The sequences are from local 16s rRNA analysis service provider. They provided one forward and one reverse sequence per sample - FASTQ format -totally 34 samples. and no other files like manifest/ mapping file.

The database you are mentioning is taxonomy /
gg-13-8-99-515-806-nb-classifier

There is no primer pair details given with the data.
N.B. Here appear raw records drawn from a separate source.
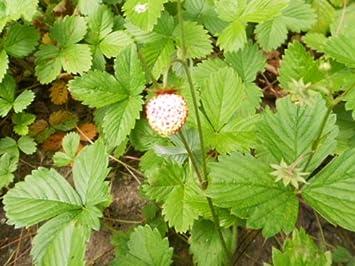 Wilderdbeere Fragaria vesca White Soul 100 Samen Weiße Erdbeere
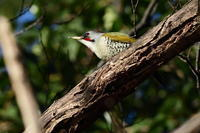 アオゲラ01月03日 - 旧サンヨン野鳥撮影放浪記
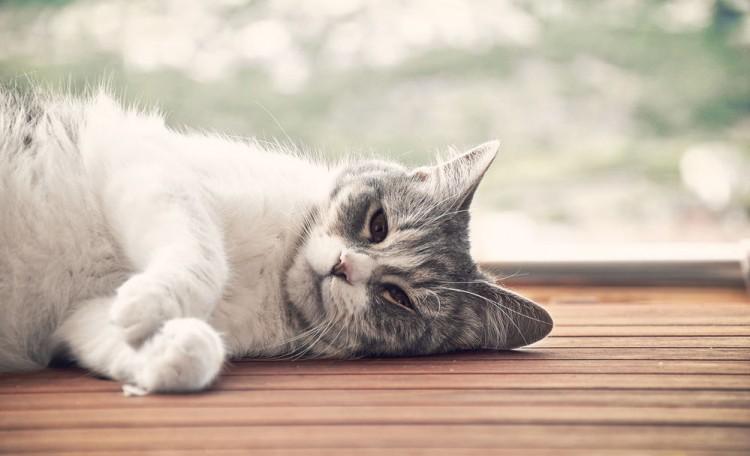 Img gatos calor consejos mimos art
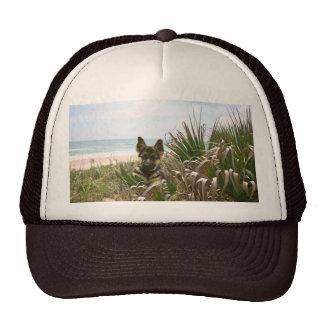Beachgrass van het Pet van de Duitse herder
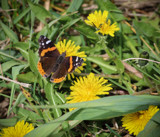 First Butterfly of the Season by Pistos, photography->butterflies gallery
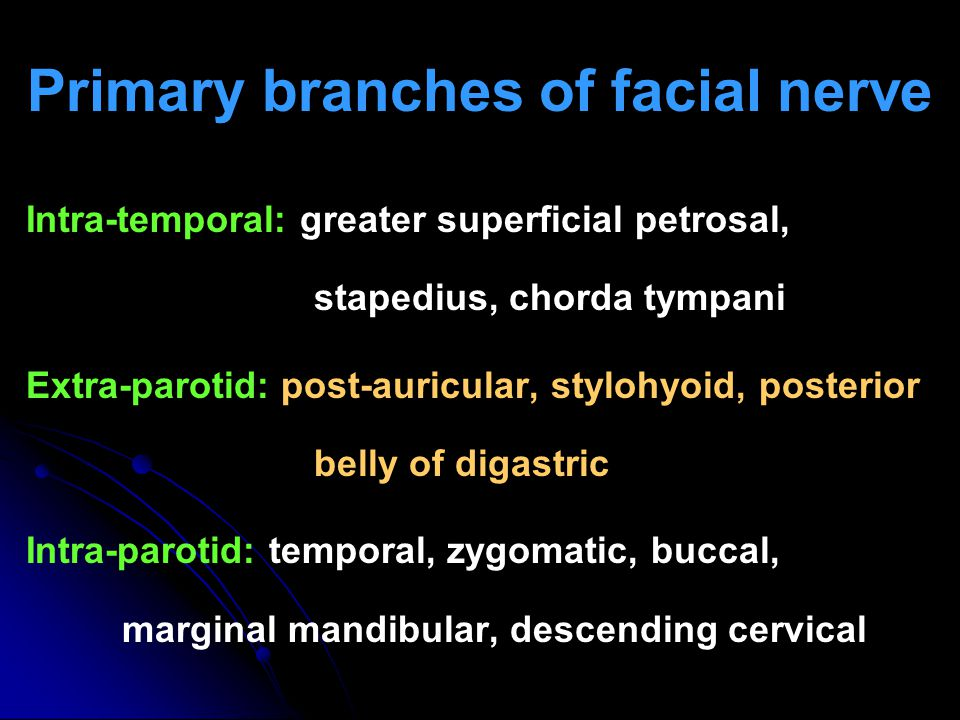 Primary branches of facial nerve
JK-1_S13_L001_R1_001_tr.fastq (5.3 MB) JK-1_S13_L001_R2_001_tr.fastq (5.3 MB) JK-2_S13_L001_R1_001_tr.fastq (3.2 MB) JK-2_S13_L001_R2_001_tr.fastq (3.2 MB) JK-3_S13_L001_R1_001_tr.fastq (7.3 MB) JK-3_S13_L001_R2_001_tr.fastq (7.3 MB) JK-4_S13_L001_R1_001_tr.fastq (3.2 MB) JK-4_S13_L001_R2_001_tr.fastq (3.2 MB) JK-5_S13_L001_R1_001_tr.fastq (4.3 MB) JK-5_S13_L001_R2_001_tr.fastq (4.3 MB) JK-6_S13_L001_R1_001_tr.fastq (1.7 MB) JK-6_S13_L001_R2_001_tr.fastq (1.7 MB) JK-7_S13_L001_R1_001_tr.fastq (5.8 MB) JK-7_S13_L001_R2_001_tr.fastq (5.8 MB) JK-8_S13_L001_R1_001_tr.fastq (5.8 MB) JK-8_S13_L001_R2_001_tr.fastq (5.8 MB) JK-9_S13_L001_R1_001_tr.fastq (2.5 MB) JK-9_S13_L001_R2_001_tr.fastq (2.5 MB) JK-10_S13_L001_R1_001_tr.fastq (3.1 MB) JK-10_S13_L001_R2_001_tr.fastq (3.1 MB)
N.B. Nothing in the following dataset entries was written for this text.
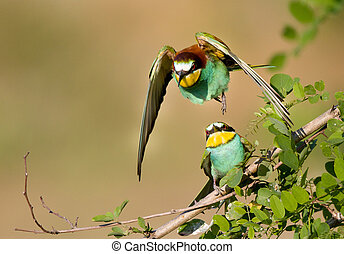 Bee-eater couple - European bee-eaters mating with wings...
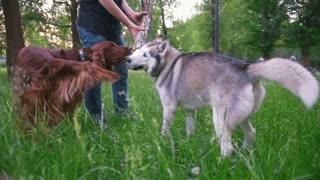 Man in park plays with dogs - irish setter and husky - give him branch of tree at summer park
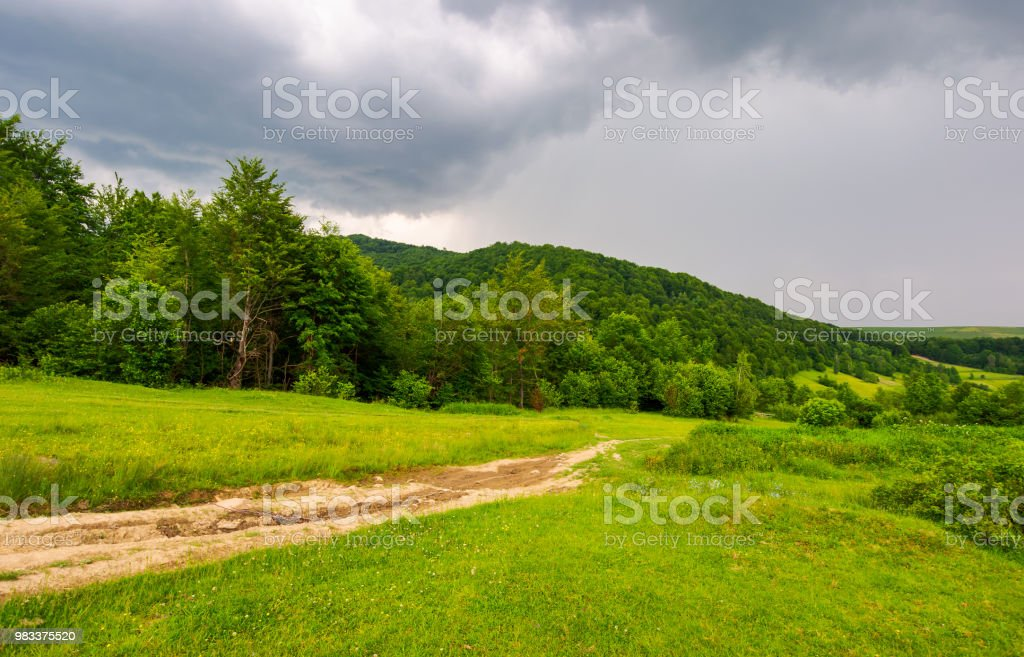 country road down the hill through the forest stock photo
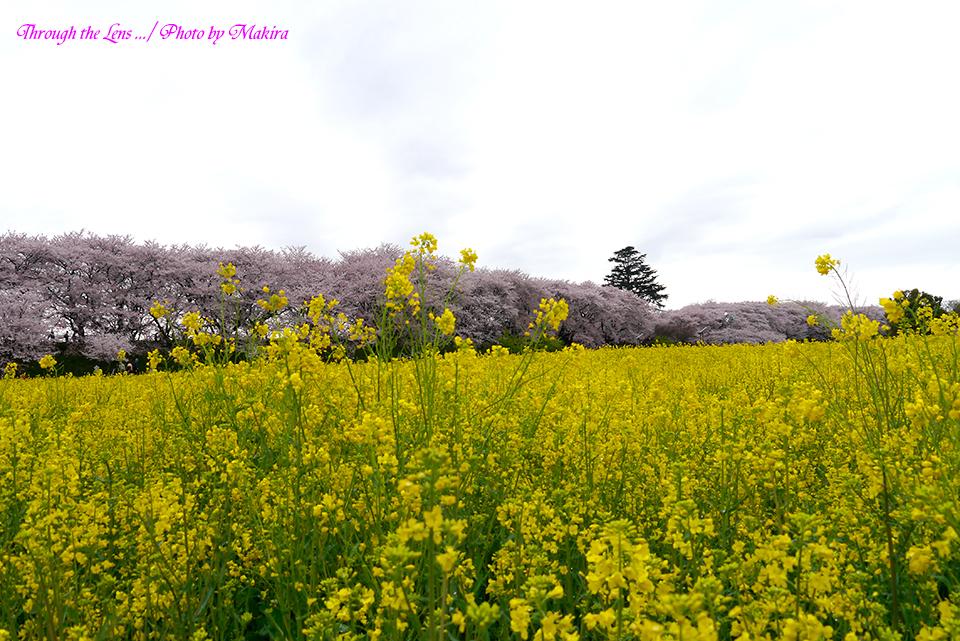 菜の花と桜堤L2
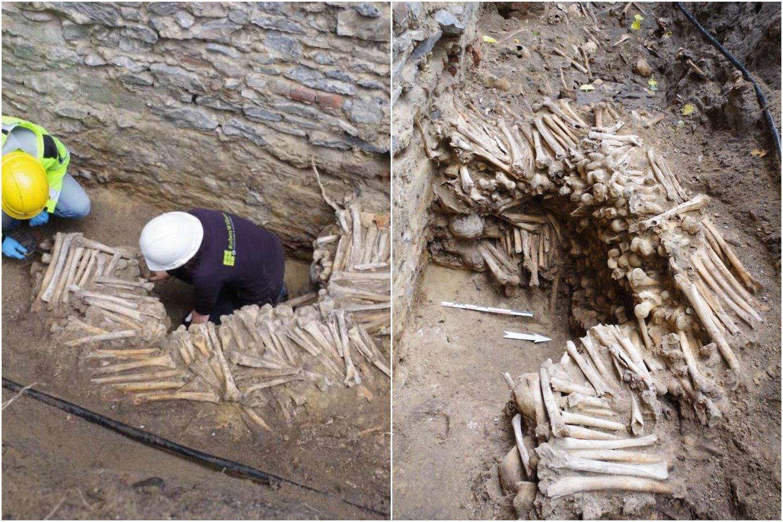 Aplink Šv, Bavo katedrą Belgijoje archeologai kasinėjo 11 mėnesių, kol galiausiai atrado kai ką šiurpaus – devynias sienas, pastatytas ne iš ko kito, bet žmonių kaulų.<br>lrytas.lt koliažas.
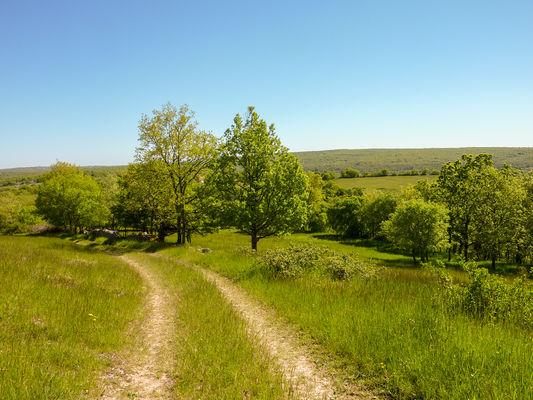 05Poujade - Chemin herbeux sur les Causses© Lot Tourisme - C. Sanchez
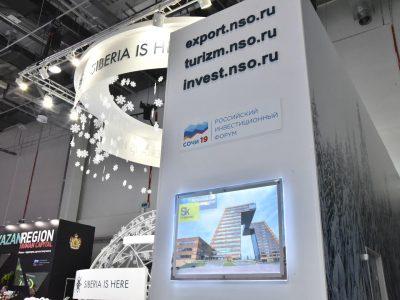 АИР Новосибирской области представил два проекта в рамках кейс-зоны РИФ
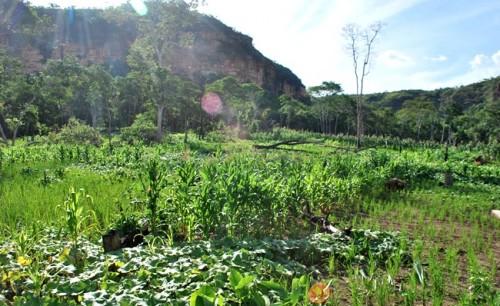roça plantação índios terras brasil MT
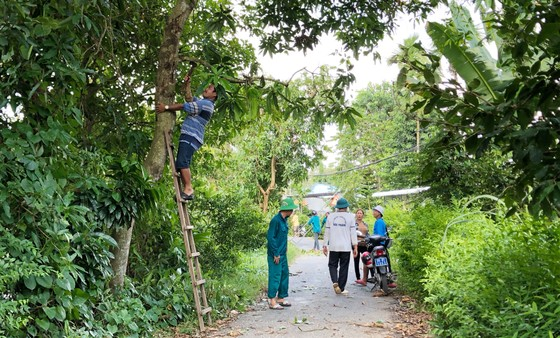 Người dân Lai Vung dọn đường sá đón ông Bảy trở về ảnh 4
I attempted to import through paired end multiplexed sequence and done with some error message.

HI @srini,

Sorry for the delay on my part. What region of 16S? I suspect you are not sequencing the V4 region, which is why the trimmed classifier for the V4 region is only able to get an assignment of bacteria.

Hi Evan

Thank you for your reply. Initially, I raised the question about “Requested level of 6 is larger than the maximum level available in taxonomy data”
But later i raised an entirely different topic importing the data. In this data importing, I found the file names should be in a format ends with R1_001.fastq which is wrong in my filename. After deleting the _tr from the file name, the importing problem is over.
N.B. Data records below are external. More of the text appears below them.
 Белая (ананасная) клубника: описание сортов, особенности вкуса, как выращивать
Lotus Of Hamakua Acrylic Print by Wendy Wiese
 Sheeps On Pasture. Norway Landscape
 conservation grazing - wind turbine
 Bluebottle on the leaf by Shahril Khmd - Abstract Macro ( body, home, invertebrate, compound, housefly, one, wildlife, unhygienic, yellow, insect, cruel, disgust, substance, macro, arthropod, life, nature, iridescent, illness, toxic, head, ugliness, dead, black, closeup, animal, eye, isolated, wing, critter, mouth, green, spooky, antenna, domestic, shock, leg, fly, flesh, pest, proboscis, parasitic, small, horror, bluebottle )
Regarding the “Requested level of 6 is larger than the maximum level available in taxonomy data” , the data is originally from V4 region only according to our request and the supplier information. I felt the problem is with the quality of the base pairs and most of the sequence (around 50%) are less than 20 quality score. I suspect this might be the problem I lose the taxonomical classification and hence fail to continue further analysis.

Thank you for the replies. It helped me a lot to understand my data quality and analysis tactics.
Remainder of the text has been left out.